Idaho Attorney General Breaks Up Hospital System Monopoly: What It Means for Patient Care and Competition

Idaho Attorney General mandates division of Kootenai Health and Syringa Hospital

Idaho Attorney General Raúl Labrador announced a consent decree on Thursday that requires the separation of Kootenai Health and Syringa Hospital and Clinics as part of a broader antitrust push to prevent hospital system consolidation. This trend has been widespread across the nation for decades.

The roots of this decree can be traced back to multiple acquisitions and agreements made by Kootenai Health in recent years. In 2020, Kootenai Health expanded by purchasing Clearwater Valley Hospital and St. Mary’s Hospital. Prior to these acquisitions, Kootenai Health had entered into a management agreement with Syringa Hospital in 2017. This agreement resulted in Syringa’s CEO becoming an employee of Kootenai Health.

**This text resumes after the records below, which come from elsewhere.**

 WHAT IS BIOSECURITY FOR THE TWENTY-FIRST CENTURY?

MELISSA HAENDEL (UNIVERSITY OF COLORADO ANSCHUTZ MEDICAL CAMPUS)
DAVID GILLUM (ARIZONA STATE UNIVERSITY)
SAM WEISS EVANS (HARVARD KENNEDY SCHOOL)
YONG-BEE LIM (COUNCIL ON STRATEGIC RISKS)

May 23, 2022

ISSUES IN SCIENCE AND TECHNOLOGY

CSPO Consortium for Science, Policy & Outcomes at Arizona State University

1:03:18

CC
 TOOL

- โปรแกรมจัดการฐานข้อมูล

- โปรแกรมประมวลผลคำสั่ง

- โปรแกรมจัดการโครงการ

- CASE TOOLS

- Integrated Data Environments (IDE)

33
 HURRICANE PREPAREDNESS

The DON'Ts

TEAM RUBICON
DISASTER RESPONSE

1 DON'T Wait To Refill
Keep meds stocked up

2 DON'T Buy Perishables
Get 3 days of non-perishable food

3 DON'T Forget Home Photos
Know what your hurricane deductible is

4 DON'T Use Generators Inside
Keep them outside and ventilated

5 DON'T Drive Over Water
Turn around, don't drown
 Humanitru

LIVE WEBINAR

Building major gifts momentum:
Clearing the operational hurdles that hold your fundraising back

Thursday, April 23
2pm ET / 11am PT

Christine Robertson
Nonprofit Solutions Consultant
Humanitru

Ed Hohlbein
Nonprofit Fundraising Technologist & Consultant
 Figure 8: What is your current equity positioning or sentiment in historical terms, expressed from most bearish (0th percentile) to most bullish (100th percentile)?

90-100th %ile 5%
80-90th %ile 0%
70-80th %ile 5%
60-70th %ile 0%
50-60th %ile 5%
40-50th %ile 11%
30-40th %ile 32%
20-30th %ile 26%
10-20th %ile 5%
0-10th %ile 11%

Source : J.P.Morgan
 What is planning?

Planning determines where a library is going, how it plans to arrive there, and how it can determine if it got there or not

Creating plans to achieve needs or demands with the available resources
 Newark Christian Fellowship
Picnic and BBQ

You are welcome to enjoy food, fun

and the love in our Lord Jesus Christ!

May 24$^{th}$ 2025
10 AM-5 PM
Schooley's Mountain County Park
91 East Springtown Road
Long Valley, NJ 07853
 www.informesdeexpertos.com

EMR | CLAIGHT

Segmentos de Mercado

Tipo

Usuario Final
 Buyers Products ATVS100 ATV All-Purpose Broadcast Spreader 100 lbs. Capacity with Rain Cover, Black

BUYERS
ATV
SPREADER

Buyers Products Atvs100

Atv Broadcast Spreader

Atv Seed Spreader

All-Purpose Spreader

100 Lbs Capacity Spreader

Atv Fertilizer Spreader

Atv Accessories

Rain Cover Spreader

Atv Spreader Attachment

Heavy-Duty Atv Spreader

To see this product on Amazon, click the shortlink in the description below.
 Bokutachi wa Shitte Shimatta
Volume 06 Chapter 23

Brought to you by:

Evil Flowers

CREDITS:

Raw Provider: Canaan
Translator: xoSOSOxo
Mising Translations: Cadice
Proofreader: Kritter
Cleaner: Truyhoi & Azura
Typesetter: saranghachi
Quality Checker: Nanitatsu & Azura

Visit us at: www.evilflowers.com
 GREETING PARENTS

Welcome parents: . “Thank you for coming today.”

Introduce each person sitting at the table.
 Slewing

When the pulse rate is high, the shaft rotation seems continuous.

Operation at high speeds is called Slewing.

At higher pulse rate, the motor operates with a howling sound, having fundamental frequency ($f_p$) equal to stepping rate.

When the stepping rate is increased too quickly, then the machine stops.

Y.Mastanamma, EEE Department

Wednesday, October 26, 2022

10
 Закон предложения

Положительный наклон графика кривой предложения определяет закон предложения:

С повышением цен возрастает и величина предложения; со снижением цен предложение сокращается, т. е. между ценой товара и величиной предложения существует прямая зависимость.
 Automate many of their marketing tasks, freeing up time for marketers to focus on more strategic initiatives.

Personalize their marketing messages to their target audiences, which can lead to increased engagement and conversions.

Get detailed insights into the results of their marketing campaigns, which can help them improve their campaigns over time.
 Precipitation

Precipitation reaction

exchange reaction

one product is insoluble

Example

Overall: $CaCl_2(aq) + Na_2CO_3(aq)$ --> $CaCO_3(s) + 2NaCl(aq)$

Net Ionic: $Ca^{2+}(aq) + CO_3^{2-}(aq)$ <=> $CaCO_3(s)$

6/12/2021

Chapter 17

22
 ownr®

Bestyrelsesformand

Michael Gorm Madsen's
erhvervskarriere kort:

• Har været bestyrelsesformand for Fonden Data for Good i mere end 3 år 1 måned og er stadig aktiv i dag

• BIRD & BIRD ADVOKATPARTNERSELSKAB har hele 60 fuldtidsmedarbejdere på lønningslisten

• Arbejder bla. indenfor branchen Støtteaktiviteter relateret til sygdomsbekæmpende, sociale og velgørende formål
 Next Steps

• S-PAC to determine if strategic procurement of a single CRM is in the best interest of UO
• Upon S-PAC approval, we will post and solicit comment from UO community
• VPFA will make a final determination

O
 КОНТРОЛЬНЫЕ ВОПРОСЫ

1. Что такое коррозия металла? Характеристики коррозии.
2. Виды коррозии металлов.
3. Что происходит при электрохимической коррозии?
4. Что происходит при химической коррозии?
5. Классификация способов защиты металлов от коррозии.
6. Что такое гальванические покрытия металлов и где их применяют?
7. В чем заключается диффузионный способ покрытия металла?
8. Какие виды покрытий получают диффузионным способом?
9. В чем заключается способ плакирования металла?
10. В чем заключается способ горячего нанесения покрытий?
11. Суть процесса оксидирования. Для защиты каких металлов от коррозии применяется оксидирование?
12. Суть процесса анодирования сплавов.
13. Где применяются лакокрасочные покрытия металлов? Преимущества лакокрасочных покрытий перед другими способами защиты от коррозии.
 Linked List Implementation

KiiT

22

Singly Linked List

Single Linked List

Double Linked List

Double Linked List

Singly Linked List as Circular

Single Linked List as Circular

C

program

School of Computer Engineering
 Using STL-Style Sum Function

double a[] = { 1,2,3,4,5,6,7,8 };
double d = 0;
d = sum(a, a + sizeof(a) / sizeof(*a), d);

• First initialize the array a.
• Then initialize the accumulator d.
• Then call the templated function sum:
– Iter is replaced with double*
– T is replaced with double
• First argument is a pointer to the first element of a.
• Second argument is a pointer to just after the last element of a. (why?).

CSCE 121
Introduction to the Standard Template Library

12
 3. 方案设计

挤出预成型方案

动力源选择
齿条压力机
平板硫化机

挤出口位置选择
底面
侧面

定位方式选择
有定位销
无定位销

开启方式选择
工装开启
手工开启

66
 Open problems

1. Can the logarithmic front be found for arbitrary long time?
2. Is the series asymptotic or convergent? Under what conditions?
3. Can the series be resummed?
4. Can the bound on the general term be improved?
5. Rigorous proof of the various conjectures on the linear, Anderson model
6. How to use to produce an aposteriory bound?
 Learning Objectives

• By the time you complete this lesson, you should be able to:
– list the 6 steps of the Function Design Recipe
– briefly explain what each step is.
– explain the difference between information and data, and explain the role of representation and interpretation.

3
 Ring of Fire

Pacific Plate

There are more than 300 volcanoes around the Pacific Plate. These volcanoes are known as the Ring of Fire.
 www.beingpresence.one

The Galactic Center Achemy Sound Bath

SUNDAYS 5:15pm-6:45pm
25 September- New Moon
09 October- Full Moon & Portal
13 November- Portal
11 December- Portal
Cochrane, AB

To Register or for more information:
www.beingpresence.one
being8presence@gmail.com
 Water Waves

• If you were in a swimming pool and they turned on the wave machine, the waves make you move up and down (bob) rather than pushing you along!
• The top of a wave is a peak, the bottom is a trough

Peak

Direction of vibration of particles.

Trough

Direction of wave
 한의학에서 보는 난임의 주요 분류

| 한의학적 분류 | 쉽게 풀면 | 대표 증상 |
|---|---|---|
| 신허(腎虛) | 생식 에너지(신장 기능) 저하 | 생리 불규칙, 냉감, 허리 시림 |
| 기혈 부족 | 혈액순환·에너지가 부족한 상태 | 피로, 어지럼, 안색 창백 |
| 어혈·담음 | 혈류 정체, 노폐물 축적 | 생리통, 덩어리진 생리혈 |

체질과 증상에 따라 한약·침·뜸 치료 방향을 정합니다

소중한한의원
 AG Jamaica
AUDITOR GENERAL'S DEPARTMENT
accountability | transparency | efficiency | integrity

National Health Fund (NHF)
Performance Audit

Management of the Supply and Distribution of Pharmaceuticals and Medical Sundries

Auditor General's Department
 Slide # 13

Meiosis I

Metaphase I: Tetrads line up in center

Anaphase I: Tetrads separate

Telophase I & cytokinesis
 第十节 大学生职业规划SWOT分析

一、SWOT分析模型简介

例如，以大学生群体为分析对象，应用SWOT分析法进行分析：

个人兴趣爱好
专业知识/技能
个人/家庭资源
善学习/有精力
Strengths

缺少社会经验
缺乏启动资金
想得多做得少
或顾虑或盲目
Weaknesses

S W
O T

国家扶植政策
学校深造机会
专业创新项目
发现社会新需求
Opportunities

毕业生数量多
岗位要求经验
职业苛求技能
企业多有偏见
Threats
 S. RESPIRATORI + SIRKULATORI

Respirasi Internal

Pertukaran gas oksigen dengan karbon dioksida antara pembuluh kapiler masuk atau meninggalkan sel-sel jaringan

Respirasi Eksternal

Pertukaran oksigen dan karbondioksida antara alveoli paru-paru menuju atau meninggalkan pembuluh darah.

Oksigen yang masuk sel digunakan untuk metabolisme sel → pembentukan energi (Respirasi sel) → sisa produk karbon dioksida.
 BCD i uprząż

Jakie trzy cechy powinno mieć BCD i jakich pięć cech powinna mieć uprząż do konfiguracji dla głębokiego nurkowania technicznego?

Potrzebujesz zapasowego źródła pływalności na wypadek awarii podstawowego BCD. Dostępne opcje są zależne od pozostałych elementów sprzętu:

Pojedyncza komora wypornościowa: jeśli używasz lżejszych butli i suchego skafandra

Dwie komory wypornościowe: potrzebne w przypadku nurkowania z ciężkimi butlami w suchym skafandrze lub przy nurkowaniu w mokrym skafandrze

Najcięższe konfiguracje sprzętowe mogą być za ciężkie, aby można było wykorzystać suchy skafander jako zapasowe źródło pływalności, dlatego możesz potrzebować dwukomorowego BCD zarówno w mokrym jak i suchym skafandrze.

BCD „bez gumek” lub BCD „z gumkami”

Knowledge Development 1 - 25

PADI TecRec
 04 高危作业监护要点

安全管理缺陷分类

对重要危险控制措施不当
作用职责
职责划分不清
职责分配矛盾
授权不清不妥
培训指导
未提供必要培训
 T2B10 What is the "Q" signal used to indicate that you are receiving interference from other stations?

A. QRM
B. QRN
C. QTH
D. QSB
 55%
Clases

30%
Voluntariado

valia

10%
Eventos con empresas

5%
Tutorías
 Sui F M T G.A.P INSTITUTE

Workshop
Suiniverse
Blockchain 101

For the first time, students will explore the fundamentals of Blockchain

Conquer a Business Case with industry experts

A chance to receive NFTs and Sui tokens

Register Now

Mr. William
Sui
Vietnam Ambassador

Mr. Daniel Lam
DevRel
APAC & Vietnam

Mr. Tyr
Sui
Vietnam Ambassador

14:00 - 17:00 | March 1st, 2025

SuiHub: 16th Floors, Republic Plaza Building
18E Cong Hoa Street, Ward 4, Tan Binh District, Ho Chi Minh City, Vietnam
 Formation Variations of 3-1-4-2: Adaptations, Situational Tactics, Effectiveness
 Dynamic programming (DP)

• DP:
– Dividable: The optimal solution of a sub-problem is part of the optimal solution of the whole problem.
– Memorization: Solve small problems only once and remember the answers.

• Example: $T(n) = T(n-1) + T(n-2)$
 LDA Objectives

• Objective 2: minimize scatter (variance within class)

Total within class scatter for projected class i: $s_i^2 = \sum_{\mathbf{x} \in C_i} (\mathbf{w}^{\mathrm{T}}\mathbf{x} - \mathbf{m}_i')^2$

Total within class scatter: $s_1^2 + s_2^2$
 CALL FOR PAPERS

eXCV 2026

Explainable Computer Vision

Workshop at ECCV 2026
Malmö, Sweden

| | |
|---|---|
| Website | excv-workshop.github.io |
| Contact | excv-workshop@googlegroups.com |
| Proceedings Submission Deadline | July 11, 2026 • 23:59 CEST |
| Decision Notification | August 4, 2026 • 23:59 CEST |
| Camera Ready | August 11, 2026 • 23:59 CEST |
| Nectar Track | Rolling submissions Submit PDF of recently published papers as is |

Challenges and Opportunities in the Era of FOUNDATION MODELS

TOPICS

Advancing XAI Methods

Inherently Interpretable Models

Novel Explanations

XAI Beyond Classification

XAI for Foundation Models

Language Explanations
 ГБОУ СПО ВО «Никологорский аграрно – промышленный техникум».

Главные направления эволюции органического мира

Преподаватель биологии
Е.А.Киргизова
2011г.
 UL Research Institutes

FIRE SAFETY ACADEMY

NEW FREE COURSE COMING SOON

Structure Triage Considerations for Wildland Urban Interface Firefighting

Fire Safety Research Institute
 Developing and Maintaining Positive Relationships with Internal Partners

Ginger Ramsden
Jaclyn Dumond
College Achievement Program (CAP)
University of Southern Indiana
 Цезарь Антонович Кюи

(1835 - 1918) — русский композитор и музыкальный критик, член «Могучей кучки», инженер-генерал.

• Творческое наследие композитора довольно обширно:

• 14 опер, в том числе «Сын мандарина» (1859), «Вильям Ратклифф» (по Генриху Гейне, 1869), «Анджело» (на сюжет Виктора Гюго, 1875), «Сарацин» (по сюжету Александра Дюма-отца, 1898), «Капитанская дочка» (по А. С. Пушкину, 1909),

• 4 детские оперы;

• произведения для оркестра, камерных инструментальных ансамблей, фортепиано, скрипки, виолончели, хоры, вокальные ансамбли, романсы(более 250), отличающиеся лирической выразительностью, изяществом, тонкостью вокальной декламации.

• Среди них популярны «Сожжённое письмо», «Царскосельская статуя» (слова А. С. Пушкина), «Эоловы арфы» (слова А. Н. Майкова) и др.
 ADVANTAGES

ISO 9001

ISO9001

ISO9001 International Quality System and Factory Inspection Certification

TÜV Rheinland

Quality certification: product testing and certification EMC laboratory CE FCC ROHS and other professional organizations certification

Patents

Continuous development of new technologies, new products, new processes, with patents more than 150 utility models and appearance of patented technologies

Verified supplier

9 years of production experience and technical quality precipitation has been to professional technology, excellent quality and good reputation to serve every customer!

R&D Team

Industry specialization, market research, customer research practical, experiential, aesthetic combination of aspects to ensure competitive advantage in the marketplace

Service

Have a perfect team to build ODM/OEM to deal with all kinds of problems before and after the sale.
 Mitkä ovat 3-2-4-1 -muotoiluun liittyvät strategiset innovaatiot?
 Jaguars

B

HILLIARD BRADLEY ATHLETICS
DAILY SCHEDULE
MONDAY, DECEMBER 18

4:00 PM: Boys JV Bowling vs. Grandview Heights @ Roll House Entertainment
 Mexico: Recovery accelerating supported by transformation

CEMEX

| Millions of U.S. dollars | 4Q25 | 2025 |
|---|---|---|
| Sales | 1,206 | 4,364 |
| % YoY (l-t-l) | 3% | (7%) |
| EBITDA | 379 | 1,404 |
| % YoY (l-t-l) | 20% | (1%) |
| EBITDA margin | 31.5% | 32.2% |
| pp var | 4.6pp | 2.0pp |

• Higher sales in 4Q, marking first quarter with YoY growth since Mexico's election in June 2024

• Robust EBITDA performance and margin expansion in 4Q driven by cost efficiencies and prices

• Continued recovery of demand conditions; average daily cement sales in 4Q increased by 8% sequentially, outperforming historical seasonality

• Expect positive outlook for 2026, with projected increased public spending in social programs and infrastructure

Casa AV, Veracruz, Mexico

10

The Attorney General’s office raised concerns about antitrust issues stemming from this arrangement, as Kootenai Health gained access to competitively sensitive non-public information from Syringa. This prompted the intervention and issuance of the consent decree.

The decree requires Kootenai Health to terminate all existing contracts with Syringa Hospital, and any future agreements between the two entities will need prior approval from the Attorney General for stricter oversight. However, the decree does not address Kootenai Health’s ownership of St. Mary’s Hospital and Clearwater Valley Hospital, which remains unconfirmed at this time.

NonStop Local reached out to the Idaho Attorney General’s Office for clarification on Kootenai Health’s ownership of these hospitals post-consent decree. The status of these ownerships is still pending confirmation.